Photo: Jetta Productions/Getty Images

Last Friday in Alaska and this morning in New Jersey, three defendants pleaded guilty to creating the Mirai botnet, a sophisticated malware program behind many of the largest cyberattacks over the last couple of years. Mirai works by taking over Internet of Things devices with predictably poor security measures. IoT devices are are usually smart devices that aren’t your traditional computer or phone — cameras, routers, light bulbs, refrigerators, coffee pots, and so on.

In federal court in New Jersey today, Paras Jha pleaded guilty to violating the Computer Fraud and Abuse Act by orchestrating a number of DDoS attacks against the Rutgers University network, overloading it with traffic at points when it could cause the most disruption, usually around midterms and finals. Jha, as well as Josiah White and Dalton Norman, pleaded guilty to violating the CFAA in the District of Alaska by operating the Mirai botnet. They authored the software, and then posted the code online to cover their tracks. Jha and White are 20 years old, Norman is 21.

At its peak, the Mirai botnet had compromised more than 600,000 devices, creating a DDoS tool magnitudes greater than anything the internet had seen before, capable of crippling huge parts of it. Last October, a Mirai-based take on Dyn’s DNS service caused disruptions all up and down the East Coast. At the time, Mirai was reportedly directing upward of a terabyte of traffic at Dyn every second, an unprecedented statistic. (The three men who pleaded guilty this month are not believed to be behind that attack.)

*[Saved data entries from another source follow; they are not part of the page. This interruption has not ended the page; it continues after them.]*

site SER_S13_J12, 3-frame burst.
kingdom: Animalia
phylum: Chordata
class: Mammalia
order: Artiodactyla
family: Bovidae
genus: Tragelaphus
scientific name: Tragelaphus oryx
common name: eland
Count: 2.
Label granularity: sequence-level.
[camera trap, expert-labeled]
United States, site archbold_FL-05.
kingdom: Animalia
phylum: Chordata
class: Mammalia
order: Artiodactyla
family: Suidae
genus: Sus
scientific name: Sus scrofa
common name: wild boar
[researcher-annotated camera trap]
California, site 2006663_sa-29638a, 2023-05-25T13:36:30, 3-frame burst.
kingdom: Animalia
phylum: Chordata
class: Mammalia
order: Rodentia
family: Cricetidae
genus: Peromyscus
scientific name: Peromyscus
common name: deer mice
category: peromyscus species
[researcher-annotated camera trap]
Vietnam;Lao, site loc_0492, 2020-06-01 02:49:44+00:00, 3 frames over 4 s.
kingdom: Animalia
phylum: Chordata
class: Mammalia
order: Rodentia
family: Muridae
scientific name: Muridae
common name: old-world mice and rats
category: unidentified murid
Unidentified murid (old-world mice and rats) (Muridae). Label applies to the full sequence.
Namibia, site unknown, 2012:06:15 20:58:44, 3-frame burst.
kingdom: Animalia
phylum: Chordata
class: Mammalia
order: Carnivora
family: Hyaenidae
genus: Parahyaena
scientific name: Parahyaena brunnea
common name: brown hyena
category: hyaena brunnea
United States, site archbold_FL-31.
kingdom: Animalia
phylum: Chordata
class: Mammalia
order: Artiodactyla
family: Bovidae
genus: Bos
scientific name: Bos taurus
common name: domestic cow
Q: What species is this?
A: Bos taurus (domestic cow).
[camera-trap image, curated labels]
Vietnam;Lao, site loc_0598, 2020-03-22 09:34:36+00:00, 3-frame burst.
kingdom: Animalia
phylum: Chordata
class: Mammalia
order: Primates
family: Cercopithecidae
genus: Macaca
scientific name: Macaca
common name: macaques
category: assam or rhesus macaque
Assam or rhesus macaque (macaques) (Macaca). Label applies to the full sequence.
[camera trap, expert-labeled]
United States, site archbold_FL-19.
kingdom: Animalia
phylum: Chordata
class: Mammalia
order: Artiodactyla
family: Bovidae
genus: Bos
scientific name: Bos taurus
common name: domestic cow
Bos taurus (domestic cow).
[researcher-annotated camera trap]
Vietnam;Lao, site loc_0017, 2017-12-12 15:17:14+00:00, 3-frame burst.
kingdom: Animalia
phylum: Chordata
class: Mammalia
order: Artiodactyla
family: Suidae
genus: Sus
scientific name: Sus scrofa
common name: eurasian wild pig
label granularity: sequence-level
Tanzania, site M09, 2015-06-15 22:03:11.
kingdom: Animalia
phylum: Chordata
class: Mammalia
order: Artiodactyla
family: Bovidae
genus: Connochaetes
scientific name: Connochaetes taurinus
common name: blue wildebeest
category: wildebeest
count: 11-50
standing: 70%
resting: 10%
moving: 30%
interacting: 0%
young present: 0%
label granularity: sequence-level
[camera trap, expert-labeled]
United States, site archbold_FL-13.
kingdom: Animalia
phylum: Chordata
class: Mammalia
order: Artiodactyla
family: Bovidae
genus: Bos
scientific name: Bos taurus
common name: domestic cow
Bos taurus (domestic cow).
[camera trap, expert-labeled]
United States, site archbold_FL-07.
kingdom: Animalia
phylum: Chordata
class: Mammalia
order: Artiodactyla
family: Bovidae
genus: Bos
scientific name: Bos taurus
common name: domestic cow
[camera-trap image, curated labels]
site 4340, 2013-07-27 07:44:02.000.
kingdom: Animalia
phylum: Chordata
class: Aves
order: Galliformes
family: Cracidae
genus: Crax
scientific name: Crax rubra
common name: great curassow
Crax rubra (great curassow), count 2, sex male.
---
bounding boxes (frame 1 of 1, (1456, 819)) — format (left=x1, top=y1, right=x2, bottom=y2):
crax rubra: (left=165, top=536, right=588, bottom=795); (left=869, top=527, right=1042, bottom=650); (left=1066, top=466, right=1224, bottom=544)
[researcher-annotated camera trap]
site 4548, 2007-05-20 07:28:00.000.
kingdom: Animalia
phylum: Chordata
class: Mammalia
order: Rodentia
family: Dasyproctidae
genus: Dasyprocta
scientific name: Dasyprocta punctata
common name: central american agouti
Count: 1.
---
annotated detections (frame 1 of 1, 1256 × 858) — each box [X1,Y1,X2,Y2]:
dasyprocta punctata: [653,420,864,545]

Eventually, investigators were able to track down the trio thanks to a few digital clues. The origins of Mirai, according to a new report from Wired, however, are fairly innocuous. Mirai was built as a tool to disrupt competing Minecraft servers, thus allowing the botnet owners to control the lucrative market. Tracking the program’s architects was a concerted global effort. According to the Justice Department, it involved collaborators from “the FBI Newark Cyber Task Force, Rutgers University Police Department, N.J. State Police, the Federal Protective Service, FBI’s New Orleans and Pittsburgh Field Offices, the U.S. Attorney’s Office for the Eastern District of Louisiana, the United Kingdom’s National Crime Agency, the French General Directorate for Internal Security, the National Cyber-Forensics & Training Alliance, Palo Alto Networks Unit 42, Google, Cloudflare, Coinbase, Flashpoint, Yahoo and Akamai.”

Jha is scheduled to be sentenced in March of next year.